* Page text
▼▼▼

I think the words "feel" and "intend" are the key.

 

Ancdote from my early teens:

We had both a piano and a harmonium in the house at that time. My Mum played both, having learned the piano and "taken up" the harmonium later. I was into musical instruments at the time, and mentioned one day that the difference between the piano and the (free-reed) harmonium was that the piano's volume depended on your finger pressure, but the harmonium's didn't. Mum protested that she could play the harmonium espressively the same way as the piano, and proceeded to do so, with loud and soft passages.

I then got her to try again, but I crawled under the bench and worked the harmonium pedals with my hands. Mum varied her finger pressure as before, but everything came out at the same volume.

 

Q.E.D.!

 

However, had we had a camcorder back then, videos of her playing the same piece with the same expression on piano and harmonium would have looked the same!

When you want to get louder on the piano, you lean slightly forward, and when you want to get quiet, you lean slightly back. Leaning forward puts the weight of your shoulders more directly over your fi ngers, and the angle of your elbows narrows, giving you a stronger leverage. Leaning back takes the weight off your hands, and also straighens the elbows slightly, making them weaker. As a trained pianist, Mum did this instinctively.

▲▲▲

* Information supplied
▼▼▼

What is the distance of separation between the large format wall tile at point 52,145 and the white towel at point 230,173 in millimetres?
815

▲▲▲

* Written request
Answer these from the piano and harmonium anecdote:
1. Which two instruments were in the house at that time?
2. During the second attempt, how were the harmonium pedals worked?
3. What does a pianist do to get louder?

* Completed task
1. A piano and a harmonium.
2. The narrator crawled under the bench and worked them by hand.
3. The pianist leans slightly forward.